TASK INSTRUCTIONS:
Swap every "cut log" in the data below for "fallen log" and change nothing else. Leave the pictures out of your answer.

— BEGIN RECORDS FOR THE EXERCISE —

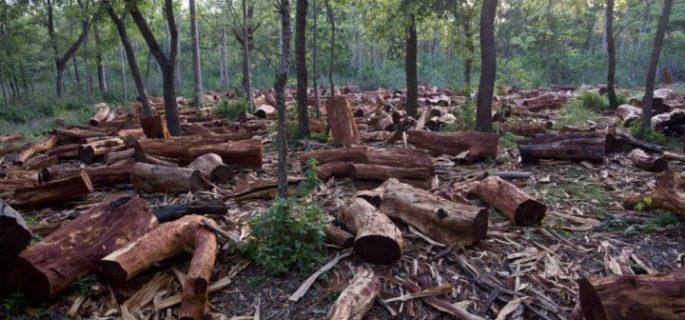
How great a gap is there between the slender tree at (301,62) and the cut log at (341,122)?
77 cm

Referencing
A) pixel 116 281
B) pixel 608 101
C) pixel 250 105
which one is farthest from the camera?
pixel 250 105

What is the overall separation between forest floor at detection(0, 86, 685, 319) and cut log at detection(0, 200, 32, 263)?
381 millimetres

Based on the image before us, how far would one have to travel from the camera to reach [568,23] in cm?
3759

— END RECORDS FOR THE EXERCISE —

REPLY:
How great a gap is there between the slender tree at (301,62) and the fallen log at (341,122)?
77 cm

Referencing
A) pixel 116 281
B) pixel 608 101
C) pixel 250 105
which one is farthest from the camera?
pixel 250 105

What is the overall separation between forest floor at detection(0, 86, 685, 319) and fallen log at detection(0, 200, 32, 263)?
381 millimetres

Based on the image before us, how far would one have to travel from the camera to reach [568,23] in cm?
3759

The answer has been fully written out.